Step-by-step explanation:
To calculate the escape speed from the surface of a planet where the acceleration due to gravity is 1/6th that of Earth and the planet's radius is 1/3rd of Earth's radius, we use the formula for escape velocity:
Escape velocity (v) = √(2*g*r),
where g is the acceleration due to gravity and r is the radius of the planet.

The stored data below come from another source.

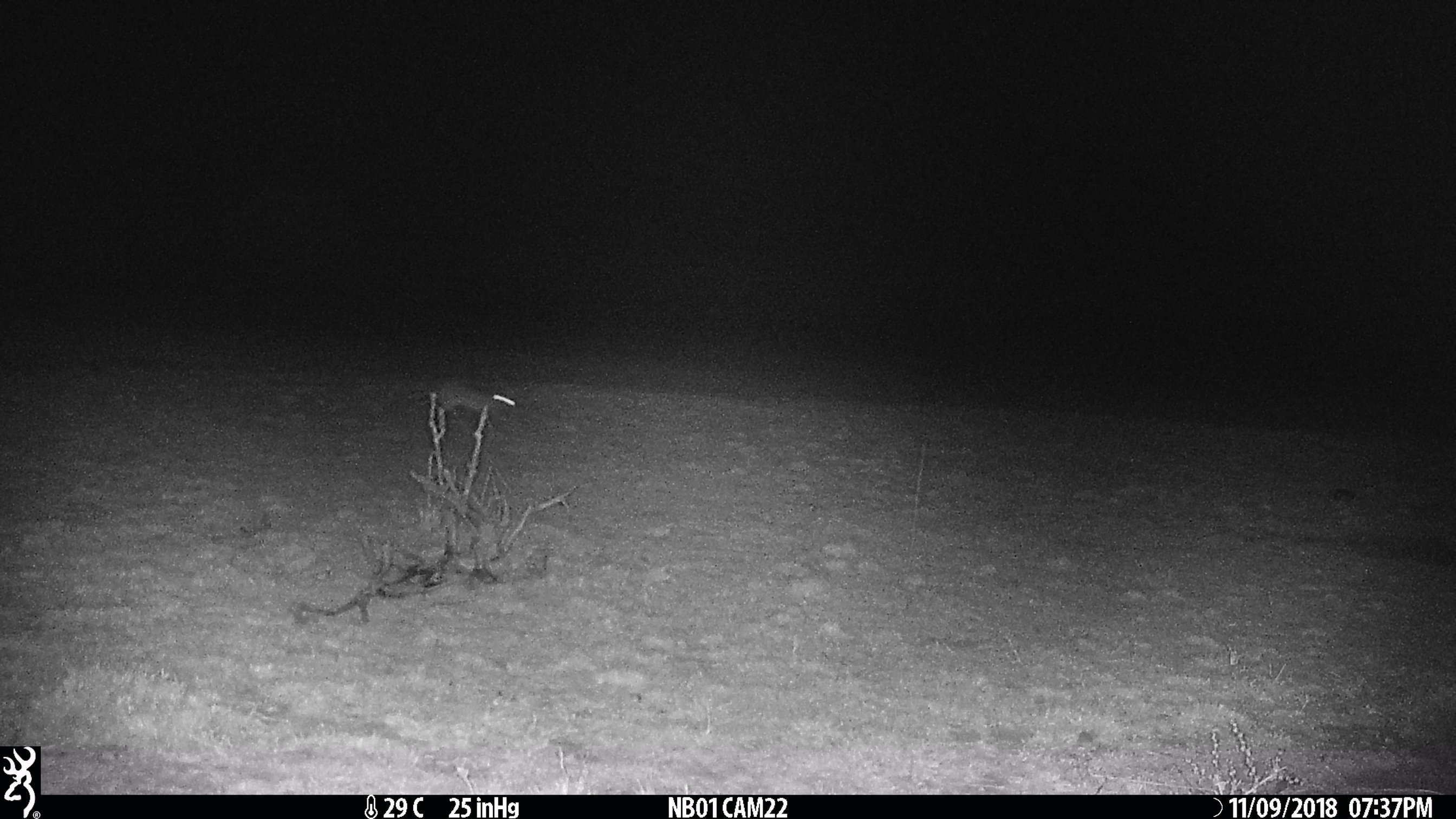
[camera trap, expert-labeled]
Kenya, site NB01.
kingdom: Animalia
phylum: Chordata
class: Mammalia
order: Lagomorpha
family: Leporidae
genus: Lepus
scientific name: Lepus capensis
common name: cape hare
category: hare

On Earth, the escape velocity is about 11.2 km/s. Since the acceleration due to gravity on the planet in question is 1/6 that of Earth and the radius is 1/3 that of Earth, we can substitute these values into the formula. Given that Earth's standard gravity is approximately 9.8 m/s², the planet's acceleration due to gravity would be 9.8/6 m/s², and its radius would be 1/3 of Earth's radius. When we substitute these values into the escape velocity formula, we get:
√(2*(9.8/6)*(Earth's radius/3))
This simplifies to √(2/18 * 9.8 * Earth's radius/3). Since Earth's escape velocity is 11.2 km/s with its full acceleration due to gravity and radius, we can simplify the formula further to:
√(1/9 * 11.2² km/s)
This gives us about 11.2 / 3 km/s or 3.73 km/s. Therefore, the escape speed from the planet in question is 3.73 kilometers per second.